_Task goal_
Show each line of the data below that has the string "this" in it.

_Data extracts_
· · ·

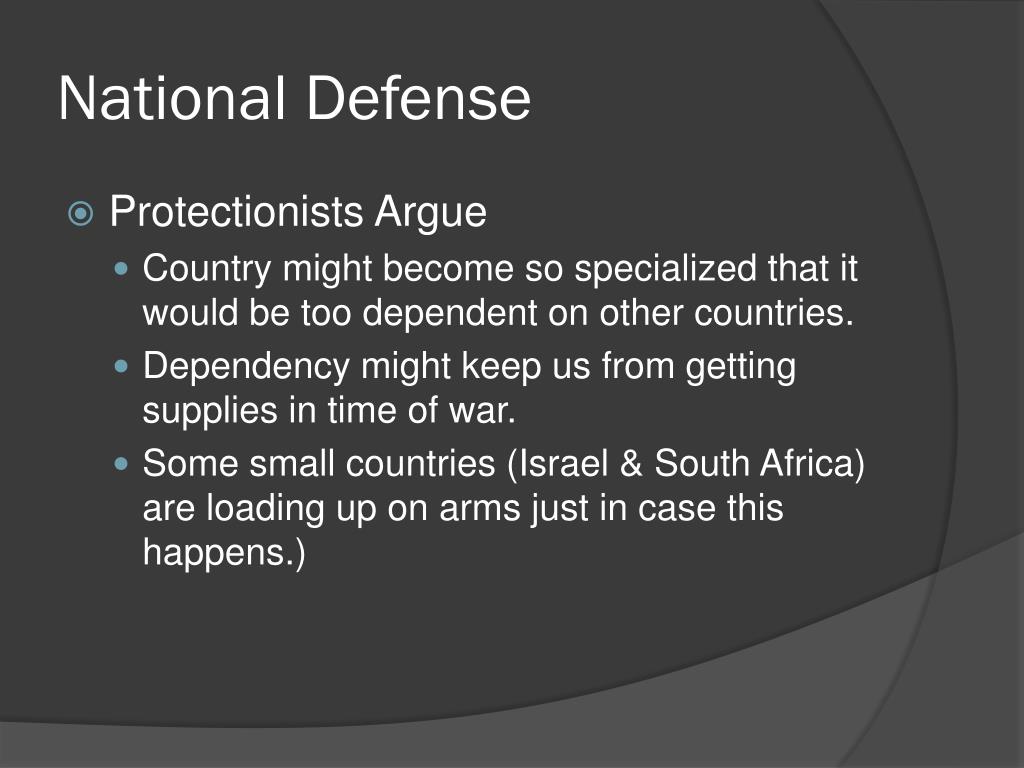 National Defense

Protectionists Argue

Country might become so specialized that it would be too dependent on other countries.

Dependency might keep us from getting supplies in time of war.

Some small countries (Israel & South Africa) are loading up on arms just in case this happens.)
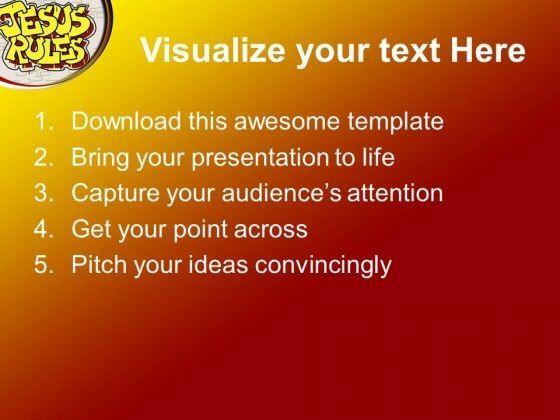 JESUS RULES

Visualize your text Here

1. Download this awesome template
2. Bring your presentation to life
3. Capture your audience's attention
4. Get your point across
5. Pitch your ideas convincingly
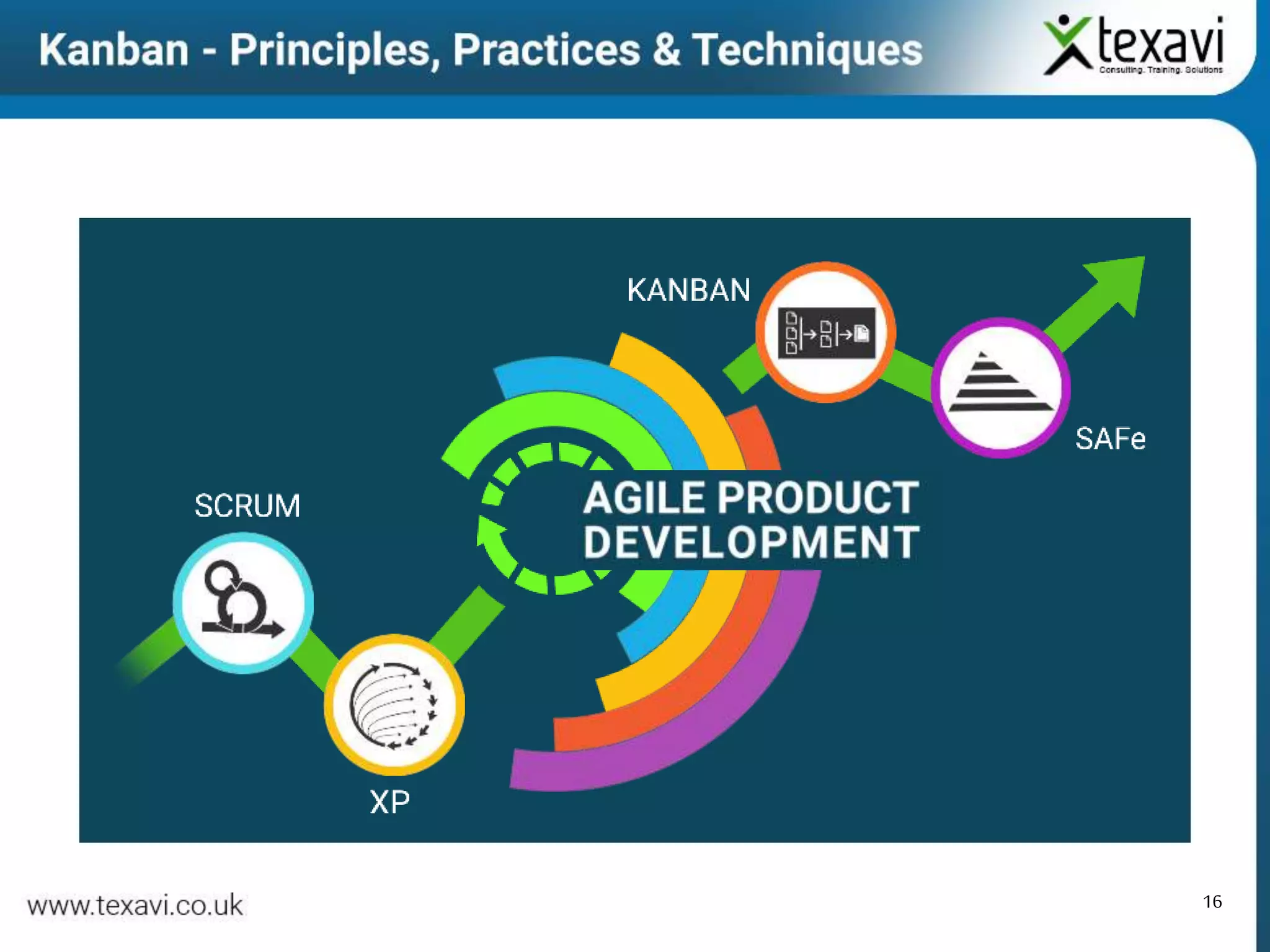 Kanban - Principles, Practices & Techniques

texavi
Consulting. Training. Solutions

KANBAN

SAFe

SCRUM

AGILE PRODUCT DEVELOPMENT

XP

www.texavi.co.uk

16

· · ·

_Response to the exercise_
Some small countries (Israel & South Africa) are loading up on arms just in case this happens.)
1. Download this awesome template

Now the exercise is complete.